> EXERCISE SET:
[A] In the article about the Two and a Half Men cast member, which character does Angus T. Jones play on the sitcom?
[B] Duplicate the part of the Two and a Half Men article that opens with the words containing "November 27, 2012" and closes with "of the video.".

> EXCERPTED TEXT:

# # #

‘Please Stop Watching’ Our Show, ‘Two and a Half Men’ Cast Member Says

November 27, 2012
By
Angus T. Jones, Ashton Kutcher, and John Cryer of ‘Two and a Half Men’

Some interesting Man Bites Dog and the Hand That Feeds Him cultural news: a teenage member of the main cast of the CBS TV sitcom Two and a Half Men—I suspect that he is the half man referred to in the show’s title—has told people not to watch his show.

USA Today reports:

In a YouTube video, Angus T. Jones, who plays the teen Jake Harper on the CBS sitcom, tells viewers not to watch the series because it contains “filth.” His comments are part of a religious testimony given to The Forerunner Chronicles.

“If you watch Two and a Half Men, please stop watching Two and a Half Men. I’m on Two and a Half Men. I don’t want to be on it. … Please stop filling your head with filth,” he says just past the 7-minute mark of the video.

He continues: “Do some research on the effects of television and your brain, and I promise you you’ll have a decision to make when it comes to television and especially with what you watch on the television. It’s bad news. … I don’t know if it means any more coming from me, but you might not have heard it otherwise.”

I have written elsewhere (specifically in the journal Academic Questions) that although the content of Two and a Half Men is indeed a string of dirty jokes, the show does not convey the characters’ bad behavior as admirable or likely to inspire people to think that emulating those choices will lead to good consequences. Of course, the flip side of that is that consistently depicting life as a string of dirty jokes and thus seeming to characterize self-destructive behavior as normal could send people, especially the young, the message that such is the way the world is and it’s unavoidably so, so one shouldn’t even strive to be good.

So I’m probably as ambivalent as most people are regarding the current state of the nation’s culture. I think that moralists who state that the culture is thoroughly evil and has to be reformed by force tend not to understand that showing destructive behavior does not necessarily constitute an endorsement of such activities. I also think that people who blithely tell others “Don’t watch if you don’t like it” ignore the fact that the culture is pervasive and doesn’t affect just me but also ye and he and she. Anybody who cares about their society ought to care about the culture and never cavalierly dismiss its potential effects.

# # #

> SUPPLIED DATA:
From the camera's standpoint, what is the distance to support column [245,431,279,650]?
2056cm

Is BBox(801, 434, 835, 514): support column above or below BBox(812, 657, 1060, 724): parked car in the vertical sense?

# # #

> RESPONSES IN ORDER:
[A] The teen Jake Harper.

[B]
November 27, 2012
By
Angus T. Jones, Ashton Kutcher, and John Cryer of ‘Two and a Half Men’

Some interesting Man Bites Dog and the Hand That Feeds Him cultural news: a teenage member of the main cast of the CBS TV sitcom Two and a Half Men—I suspect that he is the half man referred to in the show’s title—has told people not to watch his show.

USA Today reports:

In a YouTube video, Angus T. Jones, who plays the teen Jake Harper on the CBS sitcom, tells viewers not to watch the series because it contains “filth.” His comments are part of a religious testimony given to The Forerunner Chronicles.

“If you watch Two and a Half Men, please stop watching Two and a Half Men. I’m on Two and a Half Men. I don’t want to be on it. … Please stop filling your head with filth,” he says just past the 7-minute mark of the video.